▶ Dataset extract:
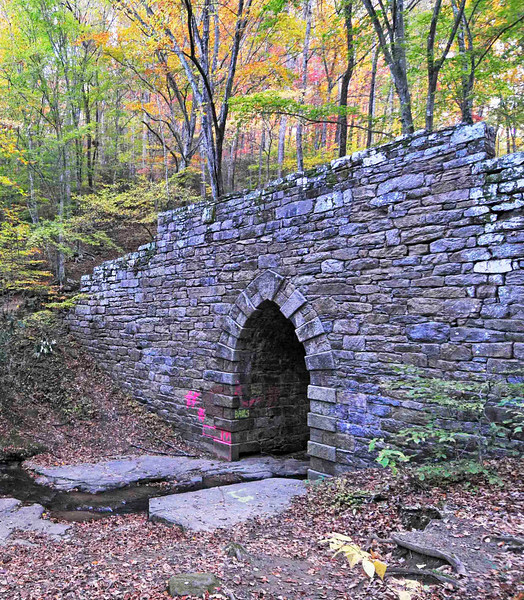 Poinsett Bridge<br /> <br /> Constructed in 1820, the Poinsett Bridge is one of the oldest spans extant in South Carolina. Its impressive construction of wedge shaped rocks, erected without concrete, has pointed Gothic arches that are rare in the state today. The bridge was part of the State Road from Charleston through Columbia to North Carolina that was designed in 1817-1819 by Joel Poinsett, director of the South Carolina Board of Public Works. The bridge was named in his honor. Poinsett also served as Secretary of War, Minister to Mexico, and first president of the National Institute for the Promotion of Science, forerunner of the Smithsonian. It is believed that Robert Mills designed the bridge. Mills became State Architect and Engineer for the South Carolina Board of Public Works in 1820. A brush drawing by Mills of a bridge with Gothic arches and keystone identical to those of Poinsett Bridge lends credence to the belief that Mills designed the bridge. Listed in the National Register October 22, 1970.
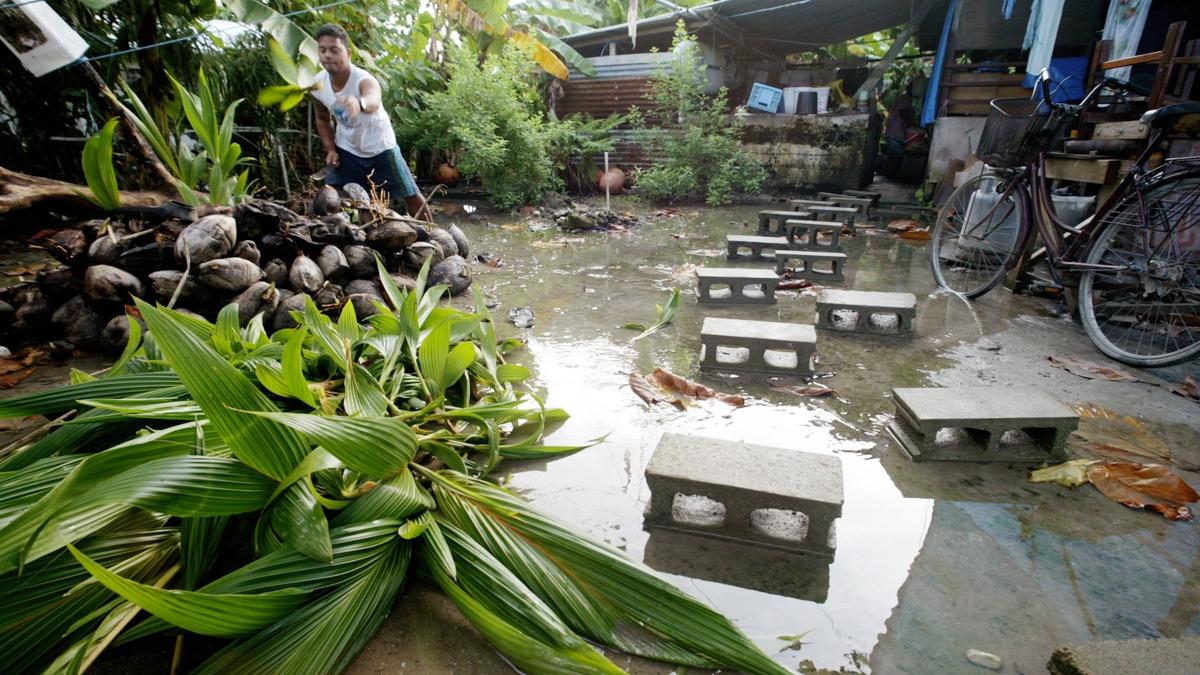 Un habitante de la isla de Tuvalu recoge cocos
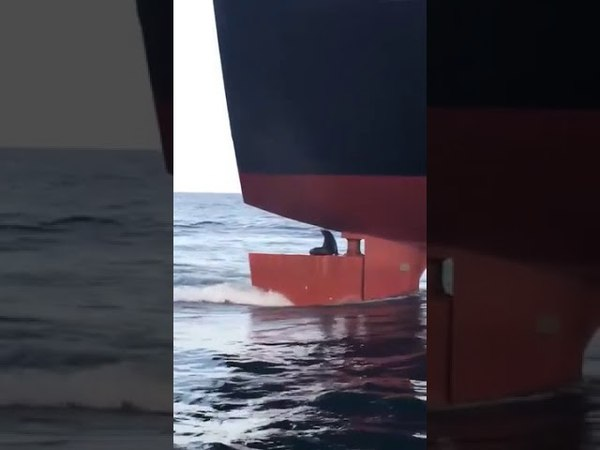 Seal Hitches a Ride on a Ship Rudder - 988303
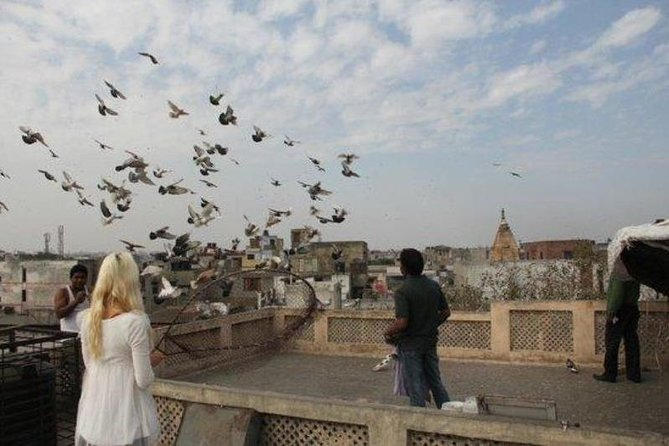 Kite Flying And Culture Walk In Old Delhi With Lunch Or Dinner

▶ Your instructions: Nothing but an exact copy of the data above, minus its pictures, should appear in the response.

▶ Output for this task:
 Poinsett Bridge<br /> <br /> Constructed in 1820, the Poinsett Bridge is one of the oldest spans extant in South Carolina. Its impressive construction of wedge shaped rocks, erected without concrete, has pointed Gothic arches that are rare in the state today. The bridge was part of the State Road from Charleston through Columbia to North Carolina that was designed in 1817-1819 by Joel Poinsett, director of the South Carolina Board of Public Works. The bridge was named in his honor. Poinsett also served as Secretary of War, Minister to Mexico, and first president of the National Institute for the Promotion of Science, forerunner of the Smithsonian. It is believed that Robert Mills designed the bridge. Mills became State Architect and Engineer for the South Carolina Board of Public Works in 1820. A brush drawing by Mills of a bridge with Gothic arches and keystone identical to those of Poinsett Bridge lends credence to the belief that Mills designed the bridge. Listed in the National Register October 22, 1970.
 Un habitante de la isla de Tuvalu recoge cocos
 Seal Hitches a Ride on a Ship Rudder - 988303
 Kite Flying And Culture Walk In Old Delhi With Lunch Or Dinner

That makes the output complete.